心脏在胸腔里疯狂地撞击,喉咙发紧,几乎无法呼吸。血液冲上头顶,又在瞬间退去,四肢冰凉。恐惧像冰水一样淹没了我,但手却像是被某种力量驱使着,猛地按亮了手电筒!

一道惨白的光束,如同利剑,骤然刺破了庭院的黑暗,直直射向井台!

光柱笼罩之处,空无一物。

只有那半截石砌的古井,沉默地蹲踞在月光下。井口上方,一缕稀薄的白雾正幽幽地、缓慢地向上飘散,带着更加浓郁刺鼻的、令人作呕的河腥味。

白影消失了。仿佛从未存在过。只有地上那几块被水渍浸染得颜色深暗的青石板,在月光下泛着诡异的水光,无声地证明着刚才所见并非虚幻。

我僵在原地,手电筒的光柱兀自颤抖着,照亮井口那缕仍在逸散的白雾。寒意从脚底板直冲天灵盖,血液似乎都凝固了。恐惧像冰冷的藤蔓,缠绕着心脏,越收越紧。那滴水的白影,那浓烈的河腥气,那无声无息消散的方式……这一切都超出了我认知的常理。

一夜无眠。天刚蒙蒙亮,我就冲出了老宅,直奔镇上。恐惧需要被具象化,被行动驱散。我找到了几个看上去胆子大、面相也还算敦厚的本地工人,用高出市价一倍的工钱,把他们带回了这座“活人禁地”。工头老赵是个粗壮的中年汉子,叼着劣质烟卷,拍着胸脯说:“老板放心,不就是口破井嘛!死人骨头我们都刨过,邪乎个啥!”

但当他们踏入庭院,目光触及那口黑洞洞的古井时,几个人的脚步明显迟滞了。尤其是老赵,他脸上的横肉似乎抽搐了一下,叼着的烟卷也忘了吸,任由烟灰簌簌掉落在沾满泥灰的衣襟上。空气中残留的、若有若无的水腥味,让他们的眼神里多了一丝不易察觉的戒备。昨天夜里那白影滴落的水渍早已干涸,只留下几块颜色略深的青石板,像丑陋的伤疤。

“就…就这口井?”老赵的声音有点发干,他清了清嗓子,试图找回之前的豪气,“兄弟们,抄家伙!清干净了早点拿钱喝酒!”

铁锹、撬棍叮当作响,打破了庭院死水般的寂静。工人们围住井口,开始清理堆积的淤泥、落叶和碎石。井口狭窄,只能容一人下去作业。

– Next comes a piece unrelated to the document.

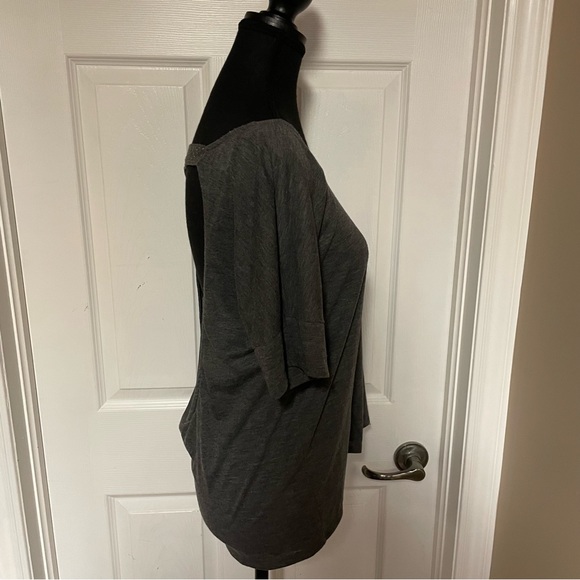 Cute pajama top - Picture 6 of 6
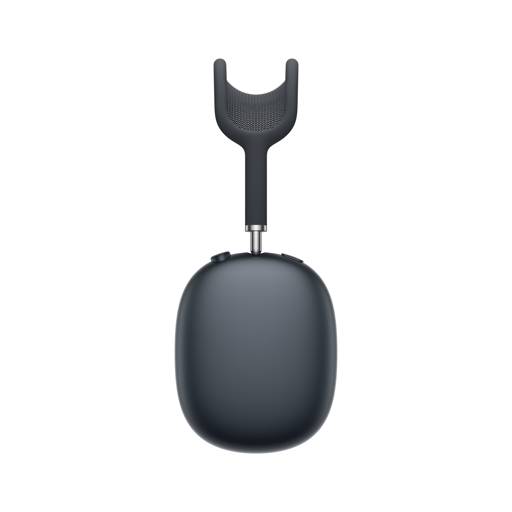 Apple AirPods Max 2 Midnight MHWK4BE/A Audífonos Over-Ear Inalámbricos con Cancelación Activa Ruido 3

老赵是工头,也是胆子最大的一个,他骂骂咧咧地绑好绳索,腰上别了把短柄锹,被同伴们一点点放了下去。井口上方,绞盘发出吱呀吱呀的呻吟,绳索绷紧,摩擦着粗糙的井沿。

时间在浑浊的泥浆被一桶桶提上来的过程中缓慢流逝。阳光渐渐升高,驱散了些许庭院的阴冷,但那股从井底深处翻涌上来的、混合着水腥和淤泥腐败的气味却越来越浓,弥漫在空气中,挥之不去。工人们都沉默了不少,只是机械地重复着提桶、倒泥的动作。

“他妈的,这井够深!”老赵的声音从幽深的井底传来,带着沉闷的回响,听不出是抱怨还是给自己壮胆,“全是烂泥,臭得要命!再往下探探……哎?等等!硌着东西了!”

井口的人立刻停下了动作。

“啥玩意儿?石头?”上面有人问。

“不像……硬邦邦的……操!是个柜子角?”老赵的声音透着诧异和吃力,铁锹刮擦硬物的声音清晰地传了上来,吱嘎作响,听得人牙酸。